[EMAIL PROTECTED] wrote:

> > I say go with RAID 5, on a controller card.
>
> > Mirroring just gives you backup, and you lose half your diskspace. It
> offers
> > no performance benefit, and actually the computer might have to work
> harder
> > to make sure the drives are in sync.
>
> I do not think it is true that mirroring gives no performance benefit (on a
> well implemented controller). For reads, the raid controller can read
> either copy of the data, so that effectively two reads can be in progress
> at the same time, doubling read performance.

Yes, doubling read performance (best case) when compared with a non-RAID disk
system.

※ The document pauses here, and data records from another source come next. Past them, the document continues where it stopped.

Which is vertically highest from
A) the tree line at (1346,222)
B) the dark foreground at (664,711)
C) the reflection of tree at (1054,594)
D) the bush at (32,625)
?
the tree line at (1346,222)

But with RAID5, you have more disks and can therefore read more than
just two disks simultaneously.  The more spindles you have, the better the
performance.

> On the write side, for small
> writes a raid 5 has to read the overwritten data (in order to remove it
> from the parity) then do a read/modify/write on the parity.

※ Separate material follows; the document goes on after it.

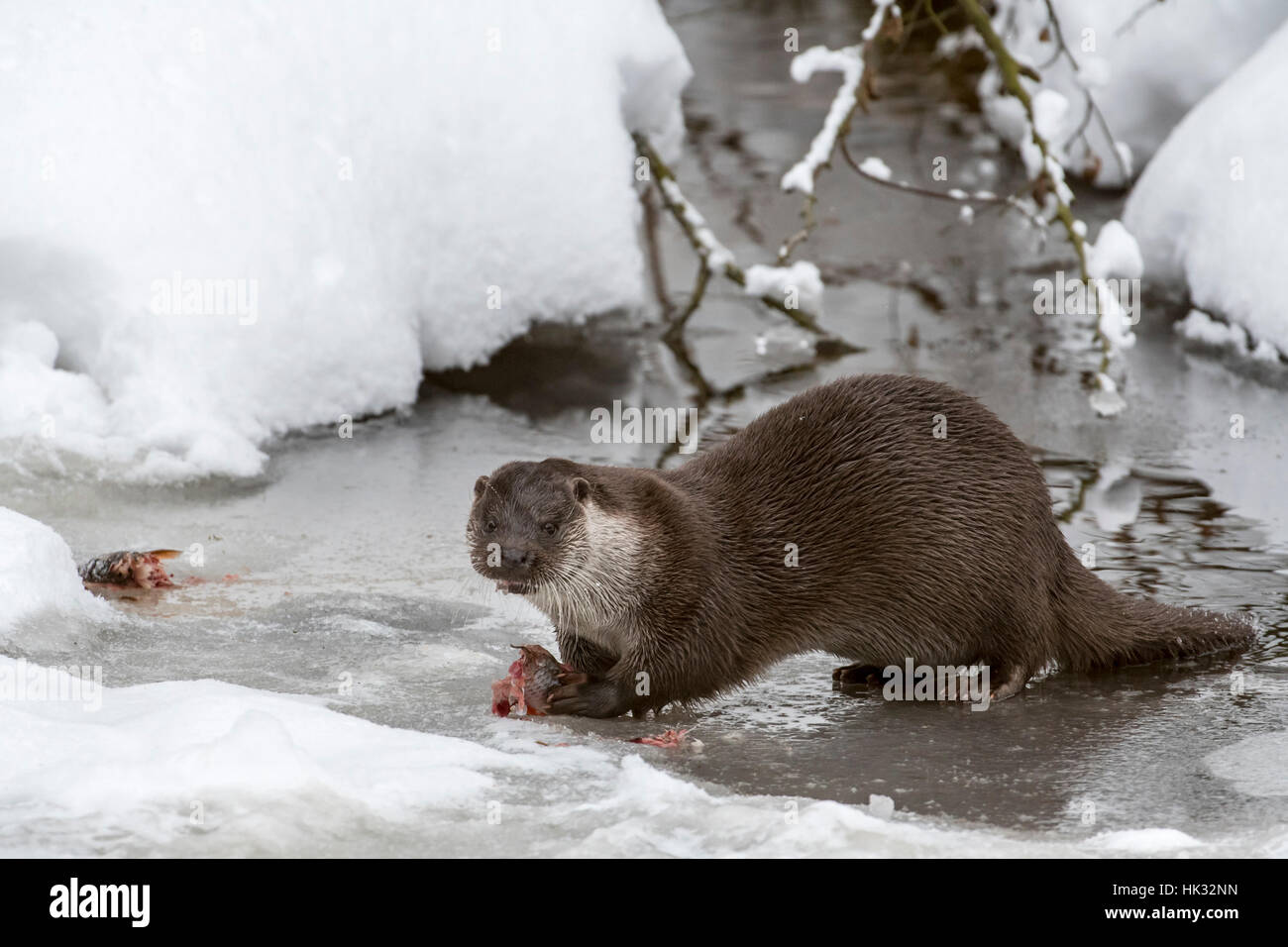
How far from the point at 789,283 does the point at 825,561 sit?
118 inches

I don't quite understand the need to read data before any write.  Why wouldn't
it just calculate the parity of whatever is being written and just write it to
disk?  Wouldn't there be slack space, as with any disk system?  Write a 1 byte
file and it uses an N byte block on one disk, plus an N byte parity block on
another.

> Performance
> again should be doubled (two writes on the mirrored system, read/overwrite
> and read/modify/write on the Raid5 system, with the two halves of each
> operation requiring a full rotation between them). For large writes, the
> Raid5 system catches up, because the parity can be entirely calculated from
> the data sent, so it does not need to do the reads.

>
> I would therefore expect a mirrored system to approach, but not reach,
> twice the performance of a Raid5 system

A mirrored system when writing should, at best, be no faster than a
non-mirrored system.  Unlike reading, it has to write a complete copy of the
data to both disks, so there are no performance gains to be had.  RAID5 should
be a bit slower than RAID1, due to the need for calculating parity.